Diagnosing vitiligo usually involves a medical history and physical examination. Family medical history will also form part of the diagnosis as a doctor will likely ask if others in the patient’s family suffer from skin diseases or autoimmune diseases. For patients with grey hair they may be asked if their hair lost pigment prior to their 40th birthday, and all patients are asked about skin trauma such as sunburn, rashes, and things such as eczema and psoriasis. Patients with other skin problems may be asked about their eczema treatment, or psoriasis treatment using topical steroid creams or other therapies as well as sensitivity to the sun, current and previous emotional stress and physical illness. Following a medical history and family history, the doctor may take a blood sample to test hormone levels and vitamin B12 status, and a small skin sample (biopsy), and conduct an eye examination. Treatments will usually not be prescribed until the test results have returned but the doctor will likely discuss possible vitiligo treatments with a patient first to determine any preference in how to approach the management of the skin condition.

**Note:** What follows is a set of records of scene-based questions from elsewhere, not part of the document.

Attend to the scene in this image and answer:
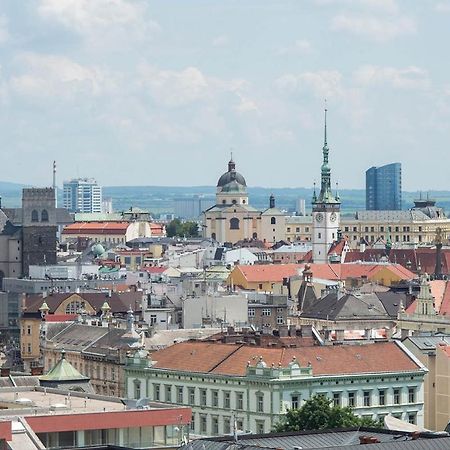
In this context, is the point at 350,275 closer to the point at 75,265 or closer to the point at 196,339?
the point at 75,265

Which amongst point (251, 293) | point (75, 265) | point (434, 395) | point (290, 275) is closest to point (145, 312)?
point (251, 293)

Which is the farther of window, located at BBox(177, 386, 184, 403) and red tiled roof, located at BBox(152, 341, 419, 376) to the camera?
window, located at BBox(177, 386, 184, 403)

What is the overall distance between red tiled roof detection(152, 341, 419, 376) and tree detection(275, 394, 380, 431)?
746 cm

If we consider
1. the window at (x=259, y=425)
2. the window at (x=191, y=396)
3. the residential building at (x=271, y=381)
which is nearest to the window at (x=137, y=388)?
the residential building at (x=271, y=381)

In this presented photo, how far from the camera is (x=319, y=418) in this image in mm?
85562

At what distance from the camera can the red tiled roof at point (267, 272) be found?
590 ft

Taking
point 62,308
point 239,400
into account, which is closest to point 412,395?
point 239,400

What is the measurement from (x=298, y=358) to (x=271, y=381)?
3.09 metres

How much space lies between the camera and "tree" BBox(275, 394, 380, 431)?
277 feet

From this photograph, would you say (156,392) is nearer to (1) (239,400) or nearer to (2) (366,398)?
(1) (239,400)

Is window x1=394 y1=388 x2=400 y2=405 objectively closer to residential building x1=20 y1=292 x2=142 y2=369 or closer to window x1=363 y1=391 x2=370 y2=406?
window x1=363 y1=391 x2=370 y2=406

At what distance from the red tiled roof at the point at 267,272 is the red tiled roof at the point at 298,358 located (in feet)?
257

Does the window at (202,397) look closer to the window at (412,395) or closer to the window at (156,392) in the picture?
the window at (156,392)

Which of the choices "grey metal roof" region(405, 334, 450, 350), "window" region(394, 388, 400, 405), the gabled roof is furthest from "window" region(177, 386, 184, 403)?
the gabled roof
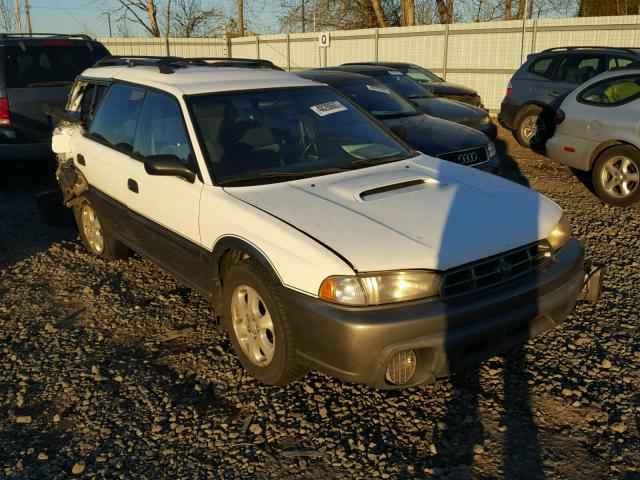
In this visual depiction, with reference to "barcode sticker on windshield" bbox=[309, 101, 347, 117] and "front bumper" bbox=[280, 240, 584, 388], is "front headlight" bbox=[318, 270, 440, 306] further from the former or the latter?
"barcode sticker on windshield" bbox=[309, 101, 347, 117]

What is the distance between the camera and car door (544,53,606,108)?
34.0ft

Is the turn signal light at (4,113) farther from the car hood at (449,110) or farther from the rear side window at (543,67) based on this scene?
the rear side window at (543,67)

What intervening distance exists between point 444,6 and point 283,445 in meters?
26.7

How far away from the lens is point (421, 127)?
281 inches

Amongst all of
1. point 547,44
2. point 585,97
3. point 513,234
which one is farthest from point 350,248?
point 547,44

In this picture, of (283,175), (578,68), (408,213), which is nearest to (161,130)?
(283,175)

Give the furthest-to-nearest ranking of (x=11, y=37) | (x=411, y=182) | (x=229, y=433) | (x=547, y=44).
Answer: (x=547, y=44)
(x=11, y=37)
(x=411, y=182)
(x=229, y=433)

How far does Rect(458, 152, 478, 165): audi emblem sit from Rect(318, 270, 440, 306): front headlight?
3907 millimetres

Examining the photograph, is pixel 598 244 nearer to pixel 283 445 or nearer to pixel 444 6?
pixel 283 445

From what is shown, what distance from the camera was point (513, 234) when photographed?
3.16m

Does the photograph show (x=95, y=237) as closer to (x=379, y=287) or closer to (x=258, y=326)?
(x=258, y=326)

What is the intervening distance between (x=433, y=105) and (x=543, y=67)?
2.96m

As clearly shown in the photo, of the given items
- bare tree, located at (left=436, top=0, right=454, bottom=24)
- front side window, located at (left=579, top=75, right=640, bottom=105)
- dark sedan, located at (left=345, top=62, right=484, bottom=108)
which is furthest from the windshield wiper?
Answer: bare tree, located at (left=436, top=0, right=454, bottom=24)

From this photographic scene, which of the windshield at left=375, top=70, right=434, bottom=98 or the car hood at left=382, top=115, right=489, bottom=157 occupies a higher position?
the windshield at left=375, top=70, right=434, bottom=98
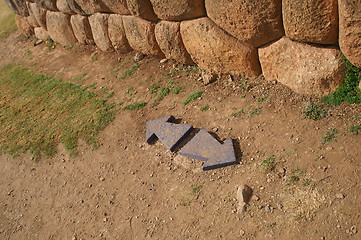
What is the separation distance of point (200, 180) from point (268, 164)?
2.86 feet

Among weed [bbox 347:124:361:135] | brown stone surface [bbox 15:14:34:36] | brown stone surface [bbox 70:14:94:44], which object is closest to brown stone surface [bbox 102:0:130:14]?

The extent of the hypopigmentation will also determine the type of treatment a patient receives, as will any other medical conditions the patient suffers from. The treatment options for vitiligo include surgery, medications, and support although most aim to restore some degree of colour to the white patches of skin. A number of treatments for vitiligo can have harmful side-effects, which may lead patients to forego such therapy in favour of techniques such as vitiligo cover up using special vitiligo makeup instead. Where an immune system malfunction is thought to blame for vitiligo, a patient may be given a steroid cream to use. However, steroid creams may not be recommended for long-term use as they can thin the skin and make a patient more susceptible to other skin problems. Oral medications, plus UVA light therapy (PUVA), and depigmentation of other skin areas to match the white patches are all other treatment options for vitiligo sufferers. Other patients may decide to undergo surgery including skin grafts to cover small patches of vitiligo, or the use of tattoos to add colour to the white patches of skin.

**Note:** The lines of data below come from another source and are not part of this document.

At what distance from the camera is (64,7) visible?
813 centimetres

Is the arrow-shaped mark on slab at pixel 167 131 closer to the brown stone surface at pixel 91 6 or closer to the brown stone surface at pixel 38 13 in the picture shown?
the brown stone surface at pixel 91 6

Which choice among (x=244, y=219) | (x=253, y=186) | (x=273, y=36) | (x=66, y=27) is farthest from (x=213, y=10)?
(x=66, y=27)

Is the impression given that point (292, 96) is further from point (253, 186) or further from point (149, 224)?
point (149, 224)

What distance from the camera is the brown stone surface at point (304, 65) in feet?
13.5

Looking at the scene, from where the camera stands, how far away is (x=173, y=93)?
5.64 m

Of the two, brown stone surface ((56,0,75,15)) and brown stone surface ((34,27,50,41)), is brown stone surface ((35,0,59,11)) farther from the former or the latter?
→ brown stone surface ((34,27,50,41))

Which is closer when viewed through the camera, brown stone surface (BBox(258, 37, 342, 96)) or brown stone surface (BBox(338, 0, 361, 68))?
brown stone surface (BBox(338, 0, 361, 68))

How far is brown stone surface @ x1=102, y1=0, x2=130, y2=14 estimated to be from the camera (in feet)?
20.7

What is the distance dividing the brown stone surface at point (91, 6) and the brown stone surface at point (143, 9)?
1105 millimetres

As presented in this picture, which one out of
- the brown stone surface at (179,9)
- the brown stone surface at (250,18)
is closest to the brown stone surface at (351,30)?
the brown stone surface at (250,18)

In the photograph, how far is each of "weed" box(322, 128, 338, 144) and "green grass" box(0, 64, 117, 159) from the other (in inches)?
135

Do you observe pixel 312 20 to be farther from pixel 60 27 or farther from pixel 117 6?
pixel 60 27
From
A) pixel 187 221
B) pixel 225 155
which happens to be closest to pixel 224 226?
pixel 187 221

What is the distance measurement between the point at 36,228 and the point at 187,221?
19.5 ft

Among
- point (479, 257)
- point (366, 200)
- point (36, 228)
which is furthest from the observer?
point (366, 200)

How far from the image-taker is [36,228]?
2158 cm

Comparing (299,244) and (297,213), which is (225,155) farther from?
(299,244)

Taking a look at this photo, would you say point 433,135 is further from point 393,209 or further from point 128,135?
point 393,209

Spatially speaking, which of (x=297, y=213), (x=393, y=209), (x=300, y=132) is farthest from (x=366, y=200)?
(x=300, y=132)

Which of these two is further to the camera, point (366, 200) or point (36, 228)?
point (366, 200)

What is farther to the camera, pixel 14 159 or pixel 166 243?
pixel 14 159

All vitiligo patients are advised to use broad-spectrum sunscreen as the areas of hypopigmentation are at a higher risk of sun damage and can increase the possibility of skin cancer developing. Patients with vitiligo are encouraged to find a doctor experienced in treating skin disorders, with general practitioners often referring patients to a skin specialist (dermatologist) for further guidance. The alteration in appearance can be highly distressing for many patients and they may wish to find a local support group or online group to help them cope with the emotional effects of vitiligo. Family and friends are another great source of support for many patients and it is, therefore, important that they know what vitiligo is, that it is not contagious, and what they can do to help.